O.K. Per. But I fail to see that it actually works well at all. Or for long. Best I could get from the google translation is something like 2.1 kWh/mile  All very confusing. But thanks for the link. Darn Swedes


----------



## Jimdear2 (Oct 12, 2008)

Grant,

If you are looking for a way that uses a lot of OEM parts you could do as a fellow in our group did. He took a matching FWD suspension, trans axle, cradle and such removed the steering gear and locked the steering. He then transferred this into the rear of the vehicle cut and welded it in. then added the electric motor and batteries. For Highway he runs on the ICE with the electric in neutral. For city he runs on electric with the ICE off and in neutral.

He has run both at the same time in the city, but keeping things equal is a nightmare. 

The only problem with this set up is you are pushing a drive train in neutral all of the time, no matter what power train you are using.

Another possible way is to find a synkro rear axle and suspension for a golf and transfer it into your vehicle. You would most likely have to give up the back seat and most of the trunk to motor, gearing and batteries. You would also have to have some form of disconnect for the electric motor when running at speed with the ICE. Again you would have the drag of whichever power train was shut down.

Integrating the two to run together is probably outside the abilities of 99.9% of the DIY world. 

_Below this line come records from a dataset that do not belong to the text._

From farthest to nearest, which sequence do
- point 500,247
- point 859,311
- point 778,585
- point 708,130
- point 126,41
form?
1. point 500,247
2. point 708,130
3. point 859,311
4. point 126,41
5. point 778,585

Be interesting to see it done though.

Jim


----------



## ArcticWolf131 (Apr 7, 2011)

wow, yeah that would certainly be a fun project to try, but I don't think I'll try that for my first conversion project. Thanks for the suggestion though


----------



## Ziggythewiz (May 16, 2010)

Sorry, major's right.

While a full hybrid solution may seem great at first (best of both worlds!), it's likely not worth the thought, let alone the time and money. By making your ICE haul your EV gear on long trips you'll get to buy even more of that wonderfully cheap gas and by making the EV gear haul all the ICE stuff around town you'll have to spend more on EV parts to get crappier performance.

I'm sure there are more complications than that, but should be enough to get you off to a bad start ')

Save up till you can afford it (the donor's usually a small portion of the total cost) and make an EV. Full hybrids are too complex to be economical, look at the Volt.


----------



## pm_dawn (Sep 14, 2009)

major said:


> O.K. Per. But I fail to see that it actually works well at all. Or for long. Best I could get from the google translation is something like 2.1 kWh/mile  All very confusing. But thanks for the link. Darn Swedes


Well thats the translators fault. In Sweden we use the term "mil" for noting 10km, that often gets translated in to mile, but its actually about 6,2 miles. So that would give you 2,1 kwh/6,2miles, which translates into about 336wh/mile. 


Regards
/Per


----------



## ArcticWolf131 (Apr 7, 2011)

Ok great, I've got a lot of thinking and planning to do. Thanks for all the help


----------